Monday, August 23, 2010

Perspectives of Time

I just watched this video about how time perspective affects our behavior:

(via Sociological Images)

I know you can't see the whole thing, that's because I basically suck at the internet and if you click on it, it'll take you to YouTube where you can watch it all. It's 10 whole minutes long (I KNOW), but the animations are great and the narrator, psychologist Phillip Zimbardo, brings up some fascinating ideas.

We have a particular perspective of time in mainstream American culture. We like to be busy - or at least, we ARE always busy. The country is at base a Protestant* culture, which Zimbardo describes as having a good work ethic, but also having what he calls a "future orientation". Basically, this culture looks ahead to the future and works today to gain tomorrow. Because we want to gain money and success, that is what we work for.

But not all cultures have this future orientation. Some are present or past oriented. The past orientations spend a lot of time thinking about the past, either reminiscing over good times or regretting past failures. Present orientations are either hedonists who just do whatever they feel like or they are convinced that their life is fated - fated by religion, by their poor social circumstance, or whatever.
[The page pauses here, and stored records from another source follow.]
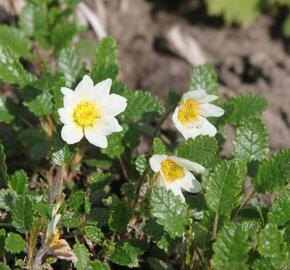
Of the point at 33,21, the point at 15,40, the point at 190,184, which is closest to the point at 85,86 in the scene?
the point at 190,184

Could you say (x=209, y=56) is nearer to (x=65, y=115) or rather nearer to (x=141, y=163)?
(x=141, y=163)

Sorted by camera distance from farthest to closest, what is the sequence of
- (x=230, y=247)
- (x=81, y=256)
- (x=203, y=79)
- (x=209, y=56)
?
(x=209, y=56) < (x=203, y=79) < (x=81, y=256) < (x=230, y=247)

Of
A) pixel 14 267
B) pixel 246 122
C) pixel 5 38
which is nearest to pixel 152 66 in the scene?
pixel 5 38

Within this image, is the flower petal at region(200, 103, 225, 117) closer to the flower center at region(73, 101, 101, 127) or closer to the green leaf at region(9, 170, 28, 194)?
the flower center at region(73, 101, 101, 127)

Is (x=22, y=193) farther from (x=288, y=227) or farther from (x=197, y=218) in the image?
(x=288, y=227)

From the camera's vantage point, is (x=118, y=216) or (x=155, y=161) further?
(x=118, y=216)

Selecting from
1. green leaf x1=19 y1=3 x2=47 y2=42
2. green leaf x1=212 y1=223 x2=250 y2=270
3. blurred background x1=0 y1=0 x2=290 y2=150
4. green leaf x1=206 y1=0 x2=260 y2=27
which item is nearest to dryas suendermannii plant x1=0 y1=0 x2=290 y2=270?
green leaf x1=212 y1=223 x2=250 y2=270
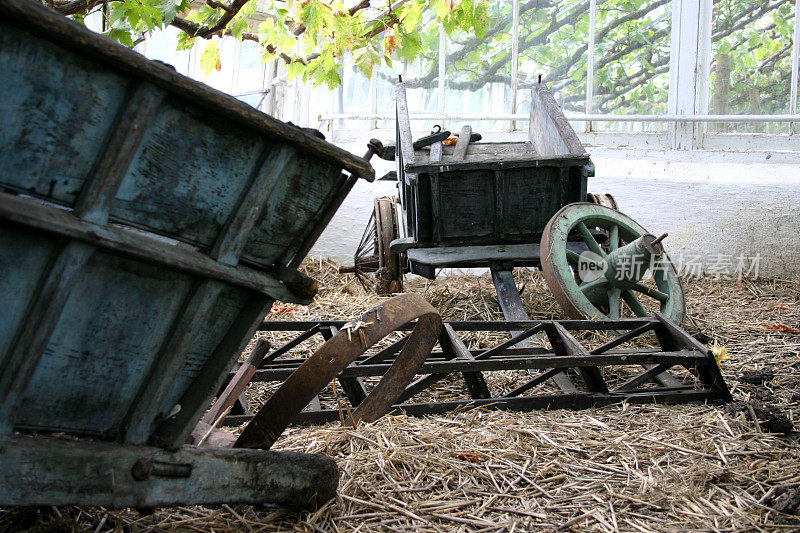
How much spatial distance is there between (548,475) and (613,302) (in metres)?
2.58

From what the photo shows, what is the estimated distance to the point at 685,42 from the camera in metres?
7.69

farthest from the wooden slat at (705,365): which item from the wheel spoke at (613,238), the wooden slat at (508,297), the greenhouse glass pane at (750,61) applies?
the greenhouse glass pane at (750,61)

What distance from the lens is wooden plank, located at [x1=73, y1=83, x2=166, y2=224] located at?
5.05 feet

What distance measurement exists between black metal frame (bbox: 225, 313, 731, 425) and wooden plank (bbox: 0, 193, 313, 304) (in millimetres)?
1304

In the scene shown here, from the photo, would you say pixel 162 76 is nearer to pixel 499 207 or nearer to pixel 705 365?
pixel 705 365

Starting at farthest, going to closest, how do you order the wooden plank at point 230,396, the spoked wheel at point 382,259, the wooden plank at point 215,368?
the spoked wheel at point 382,259 < the wooden plank at point 230,396 < the wooden plank at point 215,368

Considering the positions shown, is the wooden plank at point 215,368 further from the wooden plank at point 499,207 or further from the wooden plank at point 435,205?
the wooden plank at point 499,207

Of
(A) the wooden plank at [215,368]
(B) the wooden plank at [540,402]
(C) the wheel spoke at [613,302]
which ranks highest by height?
(A) the wooden plank at [215,368]

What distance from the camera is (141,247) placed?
161cm

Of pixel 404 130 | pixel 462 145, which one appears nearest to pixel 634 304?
pixel 462 145

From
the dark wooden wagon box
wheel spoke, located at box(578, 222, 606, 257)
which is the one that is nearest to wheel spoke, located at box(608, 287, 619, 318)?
wheel spoke, located at box(578, 222, 606, 257)

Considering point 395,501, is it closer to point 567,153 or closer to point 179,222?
point 179,222

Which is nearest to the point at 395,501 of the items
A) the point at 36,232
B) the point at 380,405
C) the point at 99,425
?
the point at 380,405

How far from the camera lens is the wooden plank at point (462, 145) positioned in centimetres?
603
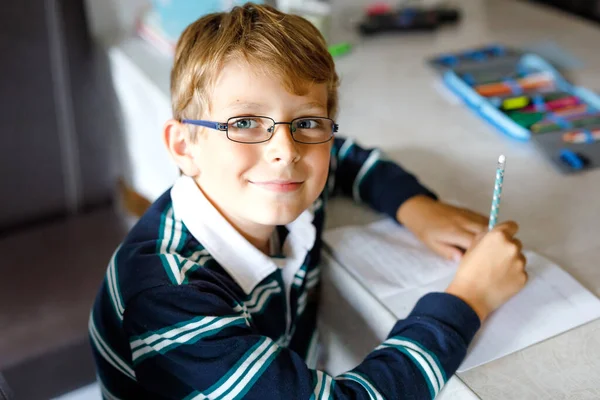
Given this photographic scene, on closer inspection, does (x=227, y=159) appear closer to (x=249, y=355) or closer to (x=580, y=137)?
(x=249, y=355)

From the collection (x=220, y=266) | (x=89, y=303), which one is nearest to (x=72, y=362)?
(x=89, y=303)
Present and past orientations do not lend themselves to behavior that will lead to accumulation of wealth and success in the future.

Ok. But then Zimbardo begins to link this attitude to specific cultures and I began to squirm a little bit. I have heard students echoing this idea of a Culture of Poverty - that is, that the poor are poor because they are lazy and don't plan ahead. I actually think a women dropped one of my classes after I scolded her a little bit for espousing this idea. You've probably heard it - "Black people / Hispanics / whatever just don't like to work hard."

Let me be CRYSTAL clear about this: Zimbardo isn't making these connections, I am.

Zimbardo explains how they can actually link this time-based perspective to national income. So if past or present orientation is a part of culture, what does that say about the culture? Is it fair to apply this idea of a cultural mindset, or is that just stereotyping?

I don't know.

Ironically, my husband comes from a Catholic family, Catholics being supposedly one of these past and present oriented cultures, and he is the most work-now-play-later person I have ever met. Annoyingly so, actually.

I get twitchy when I hear about reasons for poverty and the cultural mindset. Not because it's impossible for those reasons to exist, but because of how those ideas have been and continue to be twisted in order to justify cuts in social programs meant to benefit the poor. Or decisions to hire one employee over another. Or the decision a teacher makes to devote more time to one student over another. Etc.

But on the other hand - what metric are we using to judge this success? It's a very white metric, I think. By that I mean we measure success based on the standards of that same Protestant American culture that was doing so well by planning for the future. Success to us is money in the bank, promotions at work, a house in the suburbs, nice vacations in the summer, leisure time, and so on. The exact definitions of it might change (you might want a loft in New York City rather than that house), but the end picture ends up about the same.

What if my success isn't that same Protestant picture of money in the bank? What if my success is paying tribute to my culture, making my children happy, doing more volunteer work, or anything else that isn't related to money? It's all related to money, of course, because when you have money everything else gets a little easier, but for some people the end isn't just the money itself.

I often think about people who are disgustingly rich and who are actively working to get richer, and I think, why? Once you have enough, what's the point? I look at businesses who have a steady, happy customer base but who are driven to continue expanding and think, why? Why not focus on making the best product possible rather than opening new stores?

So when we judge people based on this success, whose definition are we using? How is it fair to measure someone else by a standard they don't care to meet? What if those Protestants who save, save, save for the future keel over and die of a heart attack today?

Sorry about the random incoherences, just a string of thoughts from the video. Anyone get anything more structured from it?

*I use the word Protestant a lot in this entry. I'm certainly not bashing the religion, I'm using it in the way the video did as a descriptor of American culture.